La ferme distillerie Northmaen a récemment embouteillé un whisky de 12 ans d’âge, preuve que le whisky français a désormais atteint une certaine maturité ! Retour rapide sur l’histoire du pionnier du whisky normand.
Northmaen : Une ferme, brasserie, distillerie.
En 1997, lassé de la ville, Léo Camus achète une ferme près de Rouen et se lance dans la production de bière artisanale. En 1999, après un brassin raté, il refuse le gâchis et le distille avec l’aide de Dominique Rimbert, un bouilleur de cru ambulant. De cette expérience naît l’idée de produire du whisky. Il réalise ses premiers essais au début des années 2000 et, passionné de mythologie nordique (et non dénué d’humour), il donne naissance à son premier whisky : le fameux Thor Boyo. Rapidement, il s’équipe d’un alambic et fonde la première distillerie de whisky en Normandie.

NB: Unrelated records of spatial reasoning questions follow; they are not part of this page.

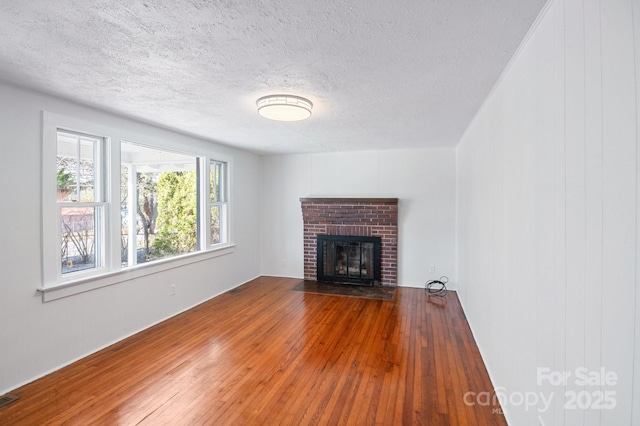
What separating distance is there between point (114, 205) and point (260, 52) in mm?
2416

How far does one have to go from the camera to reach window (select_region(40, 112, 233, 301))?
8.71ft

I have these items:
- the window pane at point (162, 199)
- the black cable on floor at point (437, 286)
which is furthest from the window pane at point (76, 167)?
the black cable on floor at point (437, 286)

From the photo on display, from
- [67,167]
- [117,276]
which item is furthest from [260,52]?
[117,276]

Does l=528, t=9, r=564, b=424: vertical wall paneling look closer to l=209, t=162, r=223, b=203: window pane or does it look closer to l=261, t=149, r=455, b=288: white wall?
l=261, t=149, r=455, b=288: white wall

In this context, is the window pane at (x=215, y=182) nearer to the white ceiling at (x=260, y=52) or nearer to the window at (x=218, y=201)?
the window at (x=218, y=201)

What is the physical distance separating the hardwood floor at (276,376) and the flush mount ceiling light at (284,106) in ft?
7.32

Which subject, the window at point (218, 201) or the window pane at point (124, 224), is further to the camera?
the window at point (218, 201)

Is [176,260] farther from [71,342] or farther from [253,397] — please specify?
[253,397]

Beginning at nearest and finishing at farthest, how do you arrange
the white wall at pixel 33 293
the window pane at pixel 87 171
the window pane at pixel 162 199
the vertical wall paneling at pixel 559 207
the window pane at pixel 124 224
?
1. the vertical wall paneling at pixel 559 207
2. the white wall at pixel 33 293
3. the window pane at pixel 87 171
4. the window pane at pixel 124 224
5. the window pane at pixel 162 199

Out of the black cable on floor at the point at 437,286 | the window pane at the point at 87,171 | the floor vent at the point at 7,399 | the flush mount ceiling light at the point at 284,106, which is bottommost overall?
the floor vent at the point at 7,399

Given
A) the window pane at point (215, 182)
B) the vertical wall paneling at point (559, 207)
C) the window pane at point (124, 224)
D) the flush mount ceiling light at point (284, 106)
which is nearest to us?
the vertical wall paneling at point (559, 207)

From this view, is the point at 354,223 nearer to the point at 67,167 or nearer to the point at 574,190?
the point at 67,167

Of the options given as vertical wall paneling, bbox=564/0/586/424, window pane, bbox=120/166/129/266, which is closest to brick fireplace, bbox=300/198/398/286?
window pane, bbox=120/166/129/266

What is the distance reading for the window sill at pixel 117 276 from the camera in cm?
262
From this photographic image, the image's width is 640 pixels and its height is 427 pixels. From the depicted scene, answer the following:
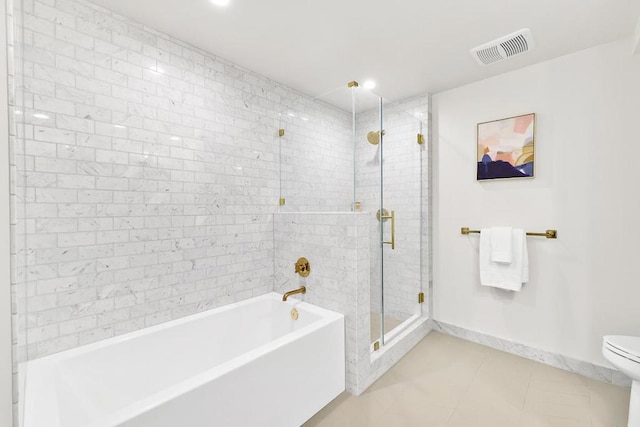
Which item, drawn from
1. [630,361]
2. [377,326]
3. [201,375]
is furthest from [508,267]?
[201,375]

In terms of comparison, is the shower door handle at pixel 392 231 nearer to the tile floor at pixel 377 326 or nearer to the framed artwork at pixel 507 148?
the tile floor at pixel 377 326

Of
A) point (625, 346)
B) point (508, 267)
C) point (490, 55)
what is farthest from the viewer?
point (508, 267)

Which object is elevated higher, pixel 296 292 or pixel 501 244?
pixel 501 244

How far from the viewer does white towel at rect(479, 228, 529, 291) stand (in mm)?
2396

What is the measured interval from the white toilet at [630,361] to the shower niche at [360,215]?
4.48 feet

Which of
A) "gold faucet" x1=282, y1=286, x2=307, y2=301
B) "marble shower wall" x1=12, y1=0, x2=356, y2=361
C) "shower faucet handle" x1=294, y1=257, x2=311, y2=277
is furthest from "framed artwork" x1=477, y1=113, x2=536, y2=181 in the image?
"gold faucet" x1=282, y1=286, x2=307, y2=301

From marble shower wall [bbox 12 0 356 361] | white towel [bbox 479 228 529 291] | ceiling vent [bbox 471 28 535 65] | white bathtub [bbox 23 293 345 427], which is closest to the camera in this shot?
white bathtub [bbox 23 293 345 427]

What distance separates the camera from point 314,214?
7.52ft

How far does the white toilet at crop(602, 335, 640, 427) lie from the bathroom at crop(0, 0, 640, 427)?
14 mm

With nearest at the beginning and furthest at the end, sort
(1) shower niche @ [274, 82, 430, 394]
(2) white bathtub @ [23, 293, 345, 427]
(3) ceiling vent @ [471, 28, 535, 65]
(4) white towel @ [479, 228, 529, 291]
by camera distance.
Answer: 1. (2) white bathtub @ [23, 293, 345, 427]
2. (3) ceiling vent @ [471, 28, 535, 65]
3. (1) shower niche @ [274, 82, 430, 394]
4. (4) white towel @ [479, 228, 529, 291]

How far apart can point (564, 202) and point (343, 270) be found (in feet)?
6.20

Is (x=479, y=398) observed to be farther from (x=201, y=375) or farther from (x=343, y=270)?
(x=201, y=375)

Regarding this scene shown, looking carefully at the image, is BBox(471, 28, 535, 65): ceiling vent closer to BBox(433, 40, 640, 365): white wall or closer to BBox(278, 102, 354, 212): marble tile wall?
BBox(433, 40, 640, 365): white wall

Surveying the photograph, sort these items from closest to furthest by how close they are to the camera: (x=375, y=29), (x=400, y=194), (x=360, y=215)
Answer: (x=375, y=29) < (x=360, y=215) < (x=400, y=194)
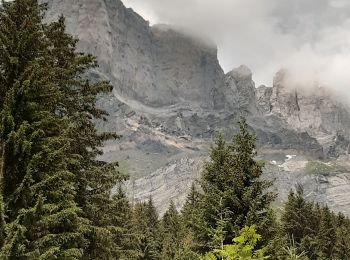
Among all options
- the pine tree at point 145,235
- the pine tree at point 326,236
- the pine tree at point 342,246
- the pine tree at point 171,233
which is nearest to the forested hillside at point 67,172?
the pine tree at point 145,235

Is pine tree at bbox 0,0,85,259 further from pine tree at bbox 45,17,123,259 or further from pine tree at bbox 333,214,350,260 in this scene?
pine tree at bbox 333,214,350,260

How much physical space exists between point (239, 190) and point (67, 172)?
11285 mm

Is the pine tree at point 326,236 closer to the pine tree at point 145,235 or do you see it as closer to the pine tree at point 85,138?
the pine tree at point 145,235

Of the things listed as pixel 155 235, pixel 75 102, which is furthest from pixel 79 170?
pixel 155 235

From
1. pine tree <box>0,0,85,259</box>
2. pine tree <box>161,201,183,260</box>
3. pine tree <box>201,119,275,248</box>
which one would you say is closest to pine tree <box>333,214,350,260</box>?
pine tree <box>161,201,183,260</box>

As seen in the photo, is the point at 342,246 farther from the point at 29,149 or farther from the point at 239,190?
the point at 29,149

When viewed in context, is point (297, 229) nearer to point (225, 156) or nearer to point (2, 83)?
point (225, 156)

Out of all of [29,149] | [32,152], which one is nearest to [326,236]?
[32,152]

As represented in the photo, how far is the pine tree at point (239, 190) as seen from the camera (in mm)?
21797

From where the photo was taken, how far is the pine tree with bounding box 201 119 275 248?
21.8m

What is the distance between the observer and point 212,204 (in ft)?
74.9

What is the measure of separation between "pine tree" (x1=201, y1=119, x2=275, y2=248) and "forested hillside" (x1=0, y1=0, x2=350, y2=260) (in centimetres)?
5

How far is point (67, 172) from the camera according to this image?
A: 13.5 meters

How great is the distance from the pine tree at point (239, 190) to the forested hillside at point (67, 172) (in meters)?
0.05
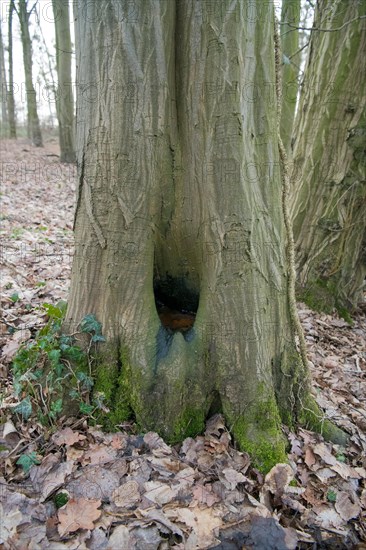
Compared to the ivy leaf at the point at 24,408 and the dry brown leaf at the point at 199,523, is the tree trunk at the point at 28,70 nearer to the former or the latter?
the ivy leaf at the point at 24,408

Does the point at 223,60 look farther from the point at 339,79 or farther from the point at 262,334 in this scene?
the point at 339,79

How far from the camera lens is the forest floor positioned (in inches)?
69.2

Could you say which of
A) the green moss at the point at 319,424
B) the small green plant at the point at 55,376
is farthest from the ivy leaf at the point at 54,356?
the green moss at the point at 319,424

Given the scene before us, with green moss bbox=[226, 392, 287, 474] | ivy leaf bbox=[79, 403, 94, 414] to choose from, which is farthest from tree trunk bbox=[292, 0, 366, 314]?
ivy leaf bbox=[79, 403, 94, 414]

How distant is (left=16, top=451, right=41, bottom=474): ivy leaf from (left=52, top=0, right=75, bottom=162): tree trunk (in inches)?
416

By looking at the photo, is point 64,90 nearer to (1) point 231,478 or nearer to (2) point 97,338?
(2) point 97,338

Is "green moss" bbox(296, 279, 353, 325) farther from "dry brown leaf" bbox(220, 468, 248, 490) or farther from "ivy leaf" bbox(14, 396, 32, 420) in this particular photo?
"ivy leaf" bbox(14, 396, 32, 420)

Indépendant et débrouillard, Léo produit un whisky du champ à la bouteille. Seule l’activité de maltage est externalisée à la malterie Dingemans. Chaque année, il cultive 80 tonnes d’orge, qu’il brasse localement pour obtenir un wash avoisinant 7,5 %. Son alambic Armagnacais lui permet d’obtenir, en une seule passe, un distillat particulièrement riche, titrant à 65 %, qu’il enfûte tel quel. (Lire : L’alambic Armagnacais de Northmaen pour en savoir plus sur cette machine singulière )

Le vieillissement se fait dans trois chais aux conditions variées : une ancienne cave à fromage très humide où cohabitent moisissures blanches et champignons noirs, un chai sec et un dernier, soumis à de fortes variations thermiques, favorisant une extraction rapide des arômes. Northmaen privilégie les ex-fûts de vin de Bordeaux rebrûlés, mais ce qui nous intéresse aujourd’hui, c’est une expérimentation plus audacieuse : des fûts en acacia ayant contenu du vin blanc liquoreux stocké dans le chai humide.
Effectivement, ce sont ces fûts très particuliers qui donneront naissance à Kenning, un whisky dont le nom fait référence à une figure de style de la poésie scandinave, consistant à remplacer un mot par une périphrase métaphorique. Par exemple, « guerre » devient « vacarme des épées » et « Loki », « père du loup ».
Etant donnée que Jupiter met à peu près 12 ans pour faire le tour du soleil, «Kenning : Une révolutions de Jupiter» et un Kenning pour « Kenning 12 ans » !
Après une première édition de 6 ans d’âge, la distillerie Northmaen propose aujourd’hui un Kenning deux fois plus âgé. Dégustation !
Kenning 12 ans – Fût de sauternes en Acacia – 42%Nez : Le whisky s’ouvre sur des arômes gourmands de crème caramel légèrement brûlée, de pomme cuite et de pruneau d’Agen. Des notes empyreumatiques élégantes évoquent le bois noble et la cire d’encaustique, tandis qu’à l’aération, une touche de térébenthine et une subtile pointe de cannelle viennent enrichir le nez, apportant profondeur et complexité.
Bouche : pleine de contrastes, à la fois souple et puissante, la bouche s’ouvre sur des notes généreuses de caramel et de fruits secs, rapidement rejointes par des arômes de concentré de vanille et des raisins de Corinthe. Puis, de la pâte d’amande se mêle à des touches florales délicates, rappelant un pot-pourri avant que la palette aromatique n’évolue vers des épices de plus en plus présentes!Finale : Longue et intense, la finale s’ouvre sur des notes épicées de poivre, de gingembre et de muscade, avant d’évoluer vers des touches résineuses. Après de longues minutes on retrouve des pétales de fleurs blanches, laissant une empreinte raffinée et particulièrement persistante.
Malgré un degré plutôt bas, Kenning 12 ans est un whisky d’une intensité remarquable ! On voit ici le bénéfice des techniques de réduction lente utilisées par la distillerie Northmaen.